[Entries taken from a collection]
■ ■ ■

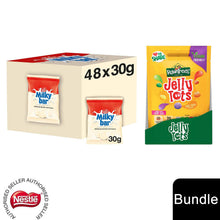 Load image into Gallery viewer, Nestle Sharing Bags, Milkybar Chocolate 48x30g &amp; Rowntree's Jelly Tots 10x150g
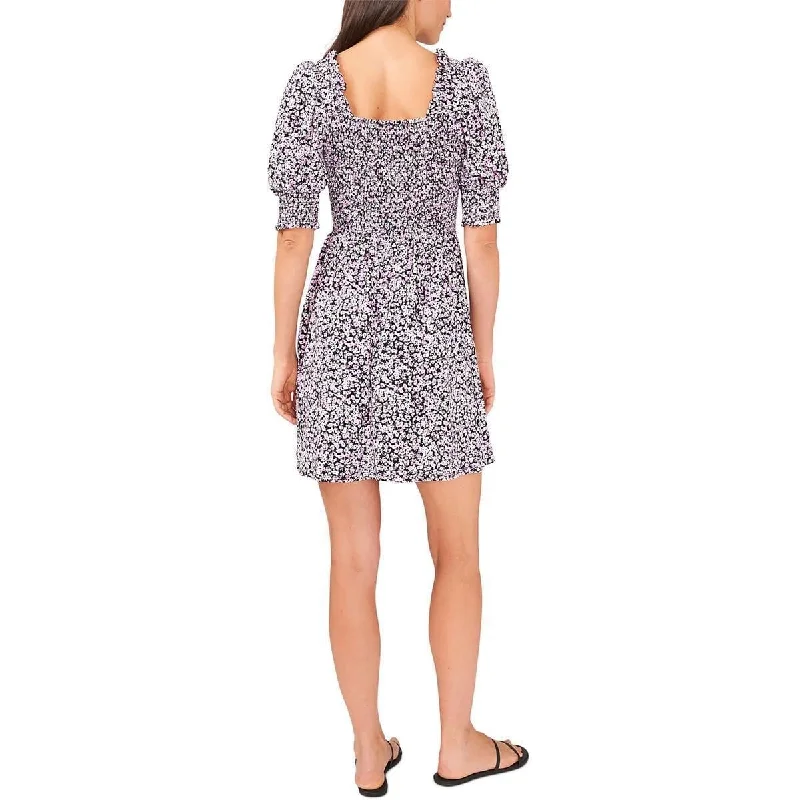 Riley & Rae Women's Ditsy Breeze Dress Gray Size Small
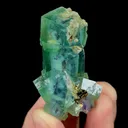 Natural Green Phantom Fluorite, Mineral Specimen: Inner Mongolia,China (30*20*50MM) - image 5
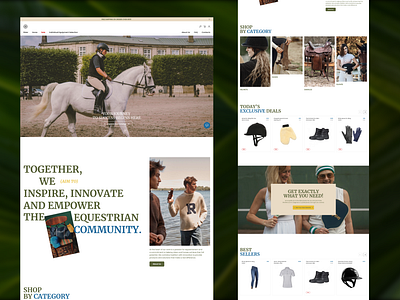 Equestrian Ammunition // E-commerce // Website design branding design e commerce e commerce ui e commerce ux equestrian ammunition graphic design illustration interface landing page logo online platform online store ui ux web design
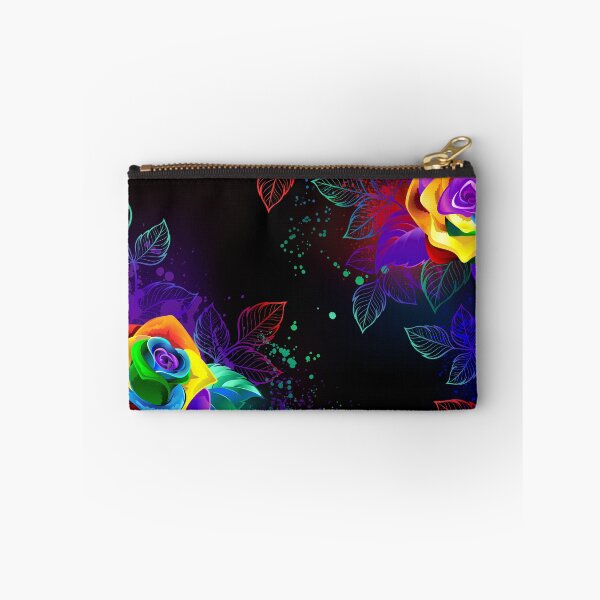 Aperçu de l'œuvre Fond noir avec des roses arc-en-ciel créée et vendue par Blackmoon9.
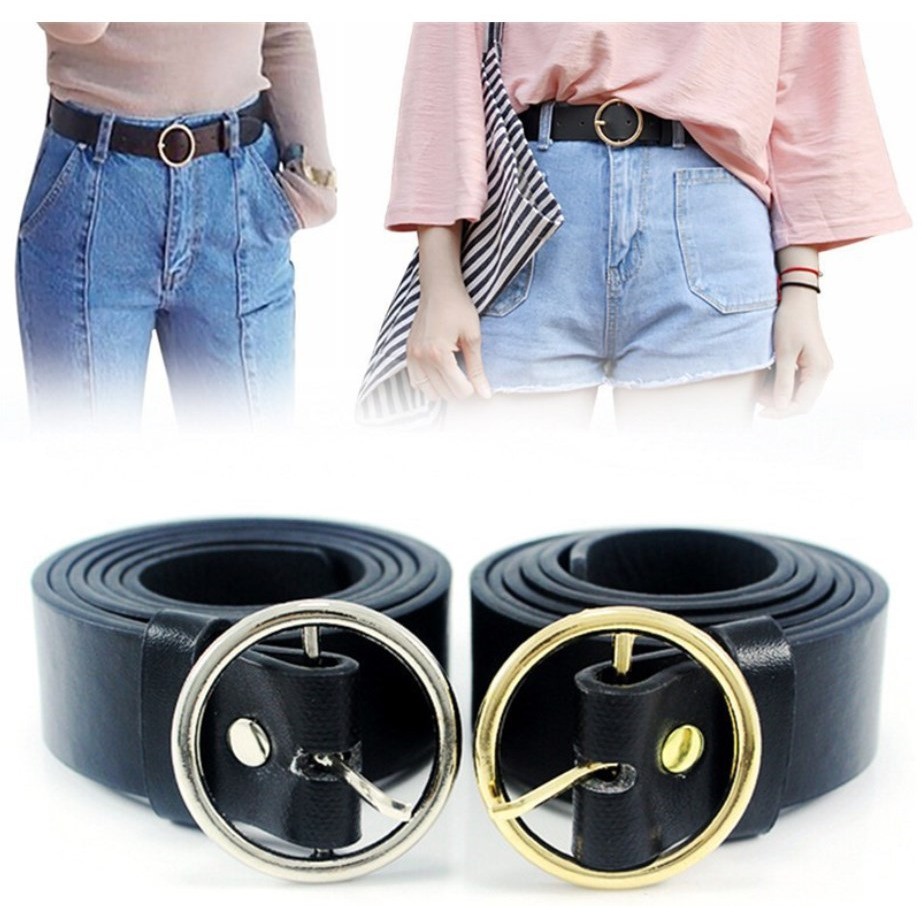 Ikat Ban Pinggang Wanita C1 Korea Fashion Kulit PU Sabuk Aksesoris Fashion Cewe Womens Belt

■ ■ ■

Without including any pictures, reproduce the data exactly.

 Load image into Gallery viewer, Nestle Sharing Bags, Milkybar Chocolate 48x30g &amp; Rowntree's Jelly Tots 10x150g
 Riley & Rae Women's Ditsy Breeze Dress Gray Size Small
 Natural Green Phantom Fluorite, Mineral Specimen: Inner Mongolia,China (30*20*50MM) - image 5
 Equestrian Ammunition // E-commerce // Website design branding design e commerce e commerce ui e commerce ux equestrian ammunition graphic design illustration interface landing page logo online platform online store ui ux web design
 Aperçu de l'œuvre Fond noir avec des roses arc-en-ciel créée et vendue par Blackmoon9.
 Ikat Ban Pinggang Wanita C1 Korea Fashion Kulit PU Sabuk Aksesoris Fashion Cewe Womens Belt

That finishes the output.